The music blossoms – for this appears to be a music video fever dream – into a kind of Indian techno. The room is filled with spectacular light and joyous people. It pulls back to the dreamer – me – trying to embrace and share that vision with others, waking, wandering out into the night, telling others, old friends, strangers, students, even casting them, promising roles, searching out the exact location for each scene. Everyone is inspired and encouraging. This really could be something.

He – I – cannot use my phone and then pee into the front engine of a car, sure signs that this is still a dream, not as fevered, but soldier on, trying to remember all of the details of the genesis and come up through the layers, less feverish now, and awake, holding on to the key moments. This is the thing that will reach others, to you. You will understand me now. And so I write all of it down.

Pink Soda Dance

Hands came over my face, a sharp young woman in sunglasses and nothing of a dress. She pretended it was an accident but demanded that I get out of the way so that she and her friends could post a video.

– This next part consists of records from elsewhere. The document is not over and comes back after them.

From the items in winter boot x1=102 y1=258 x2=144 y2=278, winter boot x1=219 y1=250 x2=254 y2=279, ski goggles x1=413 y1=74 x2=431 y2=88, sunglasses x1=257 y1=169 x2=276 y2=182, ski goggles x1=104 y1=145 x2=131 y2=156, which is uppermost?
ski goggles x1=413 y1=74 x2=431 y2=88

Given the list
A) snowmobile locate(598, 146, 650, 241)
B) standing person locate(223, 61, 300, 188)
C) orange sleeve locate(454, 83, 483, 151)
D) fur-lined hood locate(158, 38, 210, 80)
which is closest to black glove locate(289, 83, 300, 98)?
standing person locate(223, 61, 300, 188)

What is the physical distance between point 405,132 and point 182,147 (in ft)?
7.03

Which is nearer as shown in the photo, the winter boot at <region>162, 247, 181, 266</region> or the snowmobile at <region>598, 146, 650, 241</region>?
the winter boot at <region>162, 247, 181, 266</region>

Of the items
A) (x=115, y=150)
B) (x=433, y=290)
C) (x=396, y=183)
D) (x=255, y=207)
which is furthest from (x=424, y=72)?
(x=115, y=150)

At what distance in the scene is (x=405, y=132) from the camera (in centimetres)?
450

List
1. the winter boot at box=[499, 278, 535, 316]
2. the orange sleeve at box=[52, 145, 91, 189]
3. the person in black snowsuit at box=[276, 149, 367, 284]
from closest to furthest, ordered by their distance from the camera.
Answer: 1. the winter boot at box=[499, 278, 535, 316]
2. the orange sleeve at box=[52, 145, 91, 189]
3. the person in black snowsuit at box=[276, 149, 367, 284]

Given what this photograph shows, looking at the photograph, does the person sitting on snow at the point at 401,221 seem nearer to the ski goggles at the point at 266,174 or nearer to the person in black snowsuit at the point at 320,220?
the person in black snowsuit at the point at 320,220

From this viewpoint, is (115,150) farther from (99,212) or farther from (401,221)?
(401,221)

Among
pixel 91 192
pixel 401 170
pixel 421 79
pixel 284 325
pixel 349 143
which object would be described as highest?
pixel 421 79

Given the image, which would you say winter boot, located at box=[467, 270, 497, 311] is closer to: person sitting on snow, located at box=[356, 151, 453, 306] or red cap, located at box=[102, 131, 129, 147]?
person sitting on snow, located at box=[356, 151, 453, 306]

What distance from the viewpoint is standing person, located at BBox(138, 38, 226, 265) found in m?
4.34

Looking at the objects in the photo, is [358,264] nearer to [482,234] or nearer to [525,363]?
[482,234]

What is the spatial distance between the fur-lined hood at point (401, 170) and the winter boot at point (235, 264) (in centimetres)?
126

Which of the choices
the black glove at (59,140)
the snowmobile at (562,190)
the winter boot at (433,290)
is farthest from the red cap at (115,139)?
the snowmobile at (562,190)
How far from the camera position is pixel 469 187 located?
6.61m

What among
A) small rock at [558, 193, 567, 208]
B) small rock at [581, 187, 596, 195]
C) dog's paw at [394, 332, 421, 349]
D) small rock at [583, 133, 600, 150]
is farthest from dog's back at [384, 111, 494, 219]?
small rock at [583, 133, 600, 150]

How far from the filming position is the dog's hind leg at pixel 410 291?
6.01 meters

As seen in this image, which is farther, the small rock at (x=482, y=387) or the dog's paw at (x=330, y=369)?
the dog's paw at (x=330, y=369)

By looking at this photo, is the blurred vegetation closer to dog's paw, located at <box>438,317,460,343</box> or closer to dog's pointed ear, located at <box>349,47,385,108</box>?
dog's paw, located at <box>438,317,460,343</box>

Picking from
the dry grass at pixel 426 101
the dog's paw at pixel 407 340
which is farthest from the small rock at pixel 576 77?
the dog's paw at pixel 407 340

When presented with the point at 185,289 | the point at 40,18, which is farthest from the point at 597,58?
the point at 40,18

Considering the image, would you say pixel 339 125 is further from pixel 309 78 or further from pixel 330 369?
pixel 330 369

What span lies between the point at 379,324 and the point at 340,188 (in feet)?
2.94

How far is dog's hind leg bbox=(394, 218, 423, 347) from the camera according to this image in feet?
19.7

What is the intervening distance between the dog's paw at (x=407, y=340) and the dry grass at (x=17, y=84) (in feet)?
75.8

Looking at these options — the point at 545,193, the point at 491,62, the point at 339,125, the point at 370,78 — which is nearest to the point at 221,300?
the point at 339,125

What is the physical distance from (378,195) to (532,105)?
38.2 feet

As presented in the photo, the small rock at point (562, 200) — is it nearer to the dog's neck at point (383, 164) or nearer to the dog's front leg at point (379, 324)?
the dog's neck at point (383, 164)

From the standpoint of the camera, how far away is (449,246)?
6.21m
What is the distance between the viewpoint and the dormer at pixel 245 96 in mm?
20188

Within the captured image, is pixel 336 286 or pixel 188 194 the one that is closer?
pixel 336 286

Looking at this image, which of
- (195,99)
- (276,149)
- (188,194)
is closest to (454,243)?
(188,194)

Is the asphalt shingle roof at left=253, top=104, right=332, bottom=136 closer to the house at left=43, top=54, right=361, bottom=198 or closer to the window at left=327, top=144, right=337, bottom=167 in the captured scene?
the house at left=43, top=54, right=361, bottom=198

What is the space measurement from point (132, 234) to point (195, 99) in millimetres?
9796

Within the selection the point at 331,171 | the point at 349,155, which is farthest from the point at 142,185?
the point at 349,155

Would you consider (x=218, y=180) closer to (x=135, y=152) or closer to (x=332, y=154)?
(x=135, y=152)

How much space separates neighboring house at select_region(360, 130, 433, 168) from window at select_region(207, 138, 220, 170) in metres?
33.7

She feigned shock when I told her that she was being rude. They passed out the drinks, mostly pink soda, and danced, the last one in a blue head band, a feather tied to that, her face pressed close to a wall, near a screwed-down pipe.

I had to get a picture, especially with the ocean and trees in the distance, but was locked out of my phone and had to resort to AI.

Bequeathed Baby

Winds came hard from the east, carrying my ex to the sands she loved and an urn, a bequeathment from her father, now chipped, his old apartment full of former students.

The water flooded up into a pool, the students playing and spitting, little to say, the phone – the phone again! – half burned in the muddy sand, unable to grip, to move back, even with the kids trying to throw rocks, thinking he might never come back, and then having to go to the bathroom, always that.

He was a baby. He wanted everything for himself and then none of it, vanishing into nothing. And not even that.

Needing to Wake

Turning a playing card over and over, the same thing on both sides…unable to open your phone, the wrong password, wrong fingers too.

Opening the door, seeing your partner half dressed with a stranger, knowing it would be like that, feeling sick and afraid.

The climactic end to a film oozing down from the floors above, the passage getting narrower and narrower until you can’t find the right door and are on an elevator that twists sideways and stops on an impossibly high floor, everything glass all around.

The terror digs deep, and all you have to do is wake.

Ghost Fish Dreams: Writing Process

I dive in, immediately nervous, thinking of doing a hard turn back, but I force myself to drift, my nose just out of the water, and look down at my feet dangling into the murk. It is thick with sediment, shafts of light trying to break through and failing in the deep, deep brown.

White smudged lines appear, a birch tree that fell into the water last year, a nightmare place made worse by the fish that drift past. I pull my feet up and clamber onto the raft, and I am on it and then I’m not. It sinks and then shoots out to the side, breaking the surface like a shark, leaving me to sink back into that awful abyss.

The Back Stairs

I am always dreaming of escaping down the back stairs of my childhood home. I can’t find my way out and get attacked by a massive dog sent down by my father. I punch and punch at it and yell for my father.

He sends me to school where I’m failing because I never listen. I run away from class, escaping out a twisting hallway and get stuck in a sewer that begins to flood.